Dada2 denoise-paired removing most sequences during filtering

Mehrbod_Estaki · November 27, 2018, 4:03am

Hi @FrancineMarques,
Thanks for searching through the forum first and providing us in depth detail about your situation. Really helps with the troubleshooting!
This is a common enough scenario so let's take a closer look. Your dada2 stats summary show that your major loss occurs at the initial filtering step. Denoising/merging etc all look good! So, moving backwards one step, looking at your demux.qzv quality plots, it looks as though your reads are unfortunately not high in quality. There is a significant drop in quality in both direction starting at around the 150-160bp point. What is most likely happening is that DADA2 is dropping much of your reads because it considers them poor in quality. This is especially true when you don't truncate any of those poor ends. It may sound counter-intuitive but truncating poor quality tails actually increases the number of reads that pass that initial filtering step because of the filtering parameters of dada2. Have a look here at how you can play around with these if you think you want to force more lenient filter parameters (See Filter and Trim section). I personally don't like relaxing filtering parameters so if I can I will avoid them.
Your best bet then is that you truncate as much as of the poor quality tails of your reads before running DADA2. In your case you have 2x300 reads and 450bp amplicons, meaning there is about 150bp overlap. DADA2 requires a min 20bp overlap for merging so you want to truncate no more than a total of ~ 130 bp between your forward and reverse reads. If this is what you initially have done and didn't get good results, not truncating any at all is probably going to give you even poorer results.
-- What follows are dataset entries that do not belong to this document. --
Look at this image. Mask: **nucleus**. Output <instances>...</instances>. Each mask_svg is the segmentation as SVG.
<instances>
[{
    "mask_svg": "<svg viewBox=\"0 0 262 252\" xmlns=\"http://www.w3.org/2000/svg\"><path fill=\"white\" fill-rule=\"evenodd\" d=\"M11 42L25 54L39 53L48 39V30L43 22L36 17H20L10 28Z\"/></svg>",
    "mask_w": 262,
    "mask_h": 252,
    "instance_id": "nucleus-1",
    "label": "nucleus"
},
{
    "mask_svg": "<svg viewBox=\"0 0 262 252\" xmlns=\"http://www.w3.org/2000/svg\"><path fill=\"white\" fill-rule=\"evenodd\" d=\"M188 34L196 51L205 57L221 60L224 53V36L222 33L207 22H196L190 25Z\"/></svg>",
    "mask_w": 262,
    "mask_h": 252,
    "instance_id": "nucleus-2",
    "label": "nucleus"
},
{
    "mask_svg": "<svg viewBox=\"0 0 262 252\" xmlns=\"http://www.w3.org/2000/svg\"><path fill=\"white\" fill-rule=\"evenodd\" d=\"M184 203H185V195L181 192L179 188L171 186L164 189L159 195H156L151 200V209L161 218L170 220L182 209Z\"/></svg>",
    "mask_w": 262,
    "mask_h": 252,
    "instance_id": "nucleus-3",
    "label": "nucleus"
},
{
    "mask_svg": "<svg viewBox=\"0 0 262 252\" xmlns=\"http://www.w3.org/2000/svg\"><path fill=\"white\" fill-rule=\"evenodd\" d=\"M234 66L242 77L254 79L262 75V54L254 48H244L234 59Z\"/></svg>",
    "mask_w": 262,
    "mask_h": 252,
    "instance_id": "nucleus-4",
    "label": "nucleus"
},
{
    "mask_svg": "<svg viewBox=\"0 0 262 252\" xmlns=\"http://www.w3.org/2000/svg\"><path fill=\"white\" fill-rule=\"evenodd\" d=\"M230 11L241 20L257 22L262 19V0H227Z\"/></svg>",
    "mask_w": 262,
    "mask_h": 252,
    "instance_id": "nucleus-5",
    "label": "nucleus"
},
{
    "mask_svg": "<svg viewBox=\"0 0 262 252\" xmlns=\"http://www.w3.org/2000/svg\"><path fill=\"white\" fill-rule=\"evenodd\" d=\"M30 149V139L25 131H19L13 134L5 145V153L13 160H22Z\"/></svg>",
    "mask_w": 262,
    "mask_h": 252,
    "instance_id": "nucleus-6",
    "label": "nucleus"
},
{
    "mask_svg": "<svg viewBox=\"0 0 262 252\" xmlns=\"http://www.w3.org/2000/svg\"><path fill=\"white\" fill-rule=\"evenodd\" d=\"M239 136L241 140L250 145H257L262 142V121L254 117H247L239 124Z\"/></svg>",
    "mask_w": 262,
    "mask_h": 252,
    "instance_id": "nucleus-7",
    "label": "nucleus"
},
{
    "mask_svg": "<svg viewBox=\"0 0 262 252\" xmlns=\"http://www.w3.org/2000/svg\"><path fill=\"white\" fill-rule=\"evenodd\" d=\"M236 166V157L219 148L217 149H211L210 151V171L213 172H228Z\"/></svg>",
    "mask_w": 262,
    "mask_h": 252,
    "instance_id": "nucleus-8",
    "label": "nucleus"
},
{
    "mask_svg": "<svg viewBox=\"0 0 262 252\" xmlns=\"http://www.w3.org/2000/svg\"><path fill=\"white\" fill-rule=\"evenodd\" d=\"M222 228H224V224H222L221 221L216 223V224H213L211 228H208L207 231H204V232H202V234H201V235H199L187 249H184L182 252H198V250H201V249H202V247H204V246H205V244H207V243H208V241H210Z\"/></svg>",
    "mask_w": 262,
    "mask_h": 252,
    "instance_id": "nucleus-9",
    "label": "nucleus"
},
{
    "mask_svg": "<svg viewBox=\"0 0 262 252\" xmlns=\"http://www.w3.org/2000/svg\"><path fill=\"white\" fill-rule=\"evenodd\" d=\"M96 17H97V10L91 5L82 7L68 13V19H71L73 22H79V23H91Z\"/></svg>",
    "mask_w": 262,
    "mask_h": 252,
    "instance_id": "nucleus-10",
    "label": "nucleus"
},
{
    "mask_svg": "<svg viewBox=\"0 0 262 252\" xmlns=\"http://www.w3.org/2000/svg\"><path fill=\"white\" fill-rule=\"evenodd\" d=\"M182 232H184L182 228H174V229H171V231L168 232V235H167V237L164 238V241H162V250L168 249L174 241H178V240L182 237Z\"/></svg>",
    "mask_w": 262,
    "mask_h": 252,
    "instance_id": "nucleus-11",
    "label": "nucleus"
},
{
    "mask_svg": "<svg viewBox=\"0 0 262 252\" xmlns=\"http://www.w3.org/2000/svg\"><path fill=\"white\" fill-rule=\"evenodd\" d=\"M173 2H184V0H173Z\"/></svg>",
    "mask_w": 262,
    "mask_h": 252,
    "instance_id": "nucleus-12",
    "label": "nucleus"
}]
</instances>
At that point, you may consider ditching you reverse reads all together and only use your forward reads. You obviously will lose resolution in not having longer reads but you will be able to retain more of your reads.That being said, your current table is still considered in good shape. The lowest sample still has 9,000+ sequences which is considered plenty enough in many samples, so this may not be that big of a loss to begin with.
Hope this helps a bit!